The Sound of Music (1965) is another movie I've watched like 50 times. It had been probably a decade since my last viewing, and I was a little bit apprehensive going into the theater. For one thing, one of my film critic idols (Pauline Kael) was allegedly fired from McCall's magazine for panning the movie back in 1965. (She re-titled it "The Sound of Money.") This was mostly legend. She was fired because she had been panning everything that was popular, and the people at McCall's were a little too mainstream for Kael's taste. Would Pauline come back from the grave and haunt me if I liked The Sound of Music? Would my new faux-hip self be too cool to enjoy the movie, or even worse, be unable even to secretly admit that I still liked it? After all, as a child I would watch it and sing along with the music, knowing every line from memory. I once drove one of my childhood friend's family crazy by singing the entire soundtrack during a very long drive to Washington D.C. (It's their own damn fault: I didn't force them to put the tape in.)

Despite laughing at a few moments (when the kids sing "So Long, Farewell" and the entire party waves back at them, singing, "Goodbye," I nearly lost it), I did enjoy The Sound of Music. It brought back some nostalgic feelings and made me want to visit Austria and learn more about World War II. Also, when the Von Trapps are hiding in the Abbey and the youngest Von Trapp imp asks Maria, "would this be a good time to sing about our favorite things?" I desperately wanted Julie Andrews to say, "Why the hell not?", break into song, and get them all arrested by the Nazis.

Also, I never realized as a child how sexy Eleanor Parker and Christopher Plummer were. They belonged in a different movie almost. And it's hard to understand why the Captain was attracted to Julie Andrews except as a potential mom for his kids. She's extremely feminine and good, but somehow sexless.


Finally, a plug for HBO's hilarious comedy Veep, starring the wonderful Julia Louis Dreyfus. If you're like me and don't have HBO, you'll have to wait until it comes out on DVD. Luckily for you, the first two seasons ARE out. So you're actually NOT like me because you can go get them right now. If you don't mind excessive profanity and lots of pretty vulgar insults, you'll enjoy the sharpness of this frighteningly real show. It's as if someone has captured the day-to-day inner-workings of DC through hidden video.
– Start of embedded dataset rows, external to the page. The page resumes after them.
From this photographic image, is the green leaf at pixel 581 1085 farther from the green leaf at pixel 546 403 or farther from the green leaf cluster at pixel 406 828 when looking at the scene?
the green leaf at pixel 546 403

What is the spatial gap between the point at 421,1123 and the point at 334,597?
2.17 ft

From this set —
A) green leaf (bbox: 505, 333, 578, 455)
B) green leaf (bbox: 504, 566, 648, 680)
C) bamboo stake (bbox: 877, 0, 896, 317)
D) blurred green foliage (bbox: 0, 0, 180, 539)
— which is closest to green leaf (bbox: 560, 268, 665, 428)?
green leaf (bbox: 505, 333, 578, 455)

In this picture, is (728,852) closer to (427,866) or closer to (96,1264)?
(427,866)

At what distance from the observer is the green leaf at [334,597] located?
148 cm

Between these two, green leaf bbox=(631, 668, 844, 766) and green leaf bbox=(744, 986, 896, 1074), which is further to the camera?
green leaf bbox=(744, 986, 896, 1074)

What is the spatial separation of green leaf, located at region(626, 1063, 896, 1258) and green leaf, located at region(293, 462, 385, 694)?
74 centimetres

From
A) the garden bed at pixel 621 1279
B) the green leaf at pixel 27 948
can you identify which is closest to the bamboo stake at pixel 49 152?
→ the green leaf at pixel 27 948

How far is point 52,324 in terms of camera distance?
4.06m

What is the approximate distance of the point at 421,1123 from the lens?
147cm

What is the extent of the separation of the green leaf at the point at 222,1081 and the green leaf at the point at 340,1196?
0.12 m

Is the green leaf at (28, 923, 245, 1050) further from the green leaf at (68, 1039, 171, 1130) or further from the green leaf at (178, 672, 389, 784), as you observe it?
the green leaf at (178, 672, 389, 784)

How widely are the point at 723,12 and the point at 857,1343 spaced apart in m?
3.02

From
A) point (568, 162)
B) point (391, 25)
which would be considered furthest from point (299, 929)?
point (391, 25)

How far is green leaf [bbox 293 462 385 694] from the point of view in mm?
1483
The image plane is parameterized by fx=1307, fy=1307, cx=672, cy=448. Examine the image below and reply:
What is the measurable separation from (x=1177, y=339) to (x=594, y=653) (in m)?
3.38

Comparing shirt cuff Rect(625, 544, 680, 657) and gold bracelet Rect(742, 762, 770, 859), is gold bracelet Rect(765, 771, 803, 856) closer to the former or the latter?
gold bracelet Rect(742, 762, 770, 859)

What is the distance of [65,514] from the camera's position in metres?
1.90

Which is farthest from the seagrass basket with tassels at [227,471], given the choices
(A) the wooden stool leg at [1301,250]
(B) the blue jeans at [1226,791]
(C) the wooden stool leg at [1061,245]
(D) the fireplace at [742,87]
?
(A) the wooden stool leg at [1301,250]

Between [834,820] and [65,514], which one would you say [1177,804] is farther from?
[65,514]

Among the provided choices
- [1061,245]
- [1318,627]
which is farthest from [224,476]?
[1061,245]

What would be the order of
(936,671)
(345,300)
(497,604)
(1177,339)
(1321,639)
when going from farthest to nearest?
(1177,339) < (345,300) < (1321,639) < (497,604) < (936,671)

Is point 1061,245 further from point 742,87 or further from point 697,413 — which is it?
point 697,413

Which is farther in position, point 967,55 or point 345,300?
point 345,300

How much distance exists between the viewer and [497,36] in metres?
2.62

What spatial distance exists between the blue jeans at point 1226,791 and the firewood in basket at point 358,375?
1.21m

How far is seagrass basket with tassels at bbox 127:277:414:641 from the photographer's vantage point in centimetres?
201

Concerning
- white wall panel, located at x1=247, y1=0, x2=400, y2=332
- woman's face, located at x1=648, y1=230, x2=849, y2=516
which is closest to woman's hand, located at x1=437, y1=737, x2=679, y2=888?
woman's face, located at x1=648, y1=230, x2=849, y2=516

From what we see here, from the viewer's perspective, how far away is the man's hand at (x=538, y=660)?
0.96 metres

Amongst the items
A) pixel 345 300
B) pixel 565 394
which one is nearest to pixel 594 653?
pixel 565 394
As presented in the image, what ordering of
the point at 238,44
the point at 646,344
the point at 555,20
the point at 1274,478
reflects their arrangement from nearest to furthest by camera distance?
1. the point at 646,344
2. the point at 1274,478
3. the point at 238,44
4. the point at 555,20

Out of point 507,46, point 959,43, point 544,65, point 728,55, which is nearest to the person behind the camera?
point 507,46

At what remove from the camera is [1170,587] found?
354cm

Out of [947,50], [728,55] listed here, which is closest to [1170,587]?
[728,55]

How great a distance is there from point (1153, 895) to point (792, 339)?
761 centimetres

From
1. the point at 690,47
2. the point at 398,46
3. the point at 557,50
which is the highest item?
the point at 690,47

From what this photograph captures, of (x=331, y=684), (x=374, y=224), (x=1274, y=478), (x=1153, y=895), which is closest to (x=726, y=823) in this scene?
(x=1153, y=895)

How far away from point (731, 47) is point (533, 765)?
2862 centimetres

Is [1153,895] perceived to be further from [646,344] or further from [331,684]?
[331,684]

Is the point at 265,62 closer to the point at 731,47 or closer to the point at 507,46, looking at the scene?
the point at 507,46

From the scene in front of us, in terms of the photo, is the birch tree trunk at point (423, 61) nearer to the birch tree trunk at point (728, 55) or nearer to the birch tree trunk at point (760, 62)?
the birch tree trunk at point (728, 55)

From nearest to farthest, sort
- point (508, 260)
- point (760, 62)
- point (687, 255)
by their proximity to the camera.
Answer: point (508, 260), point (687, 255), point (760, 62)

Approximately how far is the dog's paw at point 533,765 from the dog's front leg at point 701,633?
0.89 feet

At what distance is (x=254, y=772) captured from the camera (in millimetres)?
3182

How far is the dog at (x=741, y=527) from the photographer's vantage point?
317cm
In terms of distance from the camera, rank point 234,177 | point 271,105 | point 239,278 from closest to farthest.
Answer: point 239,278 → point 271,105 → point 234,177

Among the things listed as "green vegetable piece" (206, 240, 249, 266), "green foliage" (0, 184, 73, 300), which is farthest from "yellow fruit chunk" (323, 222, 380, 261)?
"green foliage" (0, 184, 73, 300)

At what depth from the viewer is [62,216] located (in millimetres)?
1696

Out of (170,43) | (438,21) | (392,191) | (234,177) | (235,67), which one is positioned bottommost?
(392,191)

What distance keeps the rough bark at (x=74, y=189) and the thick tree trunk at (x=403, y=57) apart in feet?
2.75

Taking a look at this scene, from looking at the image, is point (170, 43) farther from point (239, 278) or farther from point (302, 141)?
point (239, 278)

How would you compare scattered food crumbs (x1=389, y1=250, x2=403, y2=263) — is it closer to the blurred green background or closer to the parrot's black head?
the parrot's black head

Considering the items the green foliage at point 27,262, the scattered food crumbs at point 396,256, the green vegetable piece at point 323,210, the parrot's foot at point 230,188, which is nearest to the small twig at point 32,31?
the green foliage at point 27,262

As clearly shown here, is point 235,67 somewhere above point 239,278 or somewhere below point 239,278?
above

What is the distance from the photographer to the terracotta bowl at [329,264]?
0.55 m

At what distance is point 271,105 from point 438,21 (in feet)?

When you see how much of what they do is image control, it will make you giggle, and then probably feel real disgust that our leaders in Washington do very little of substance. It's all spin all the time. But the cast of Veep, which also includes Anna Chlumsky, Tony Hale (Buster from Arrested Development), Matt Walsh, Reid Scott, Timothy Simons, Sufe Bradshaw, and Kevin Dunn, makes this show crackle. The show is somehow completely un-redeemable and completely lovable at the same time.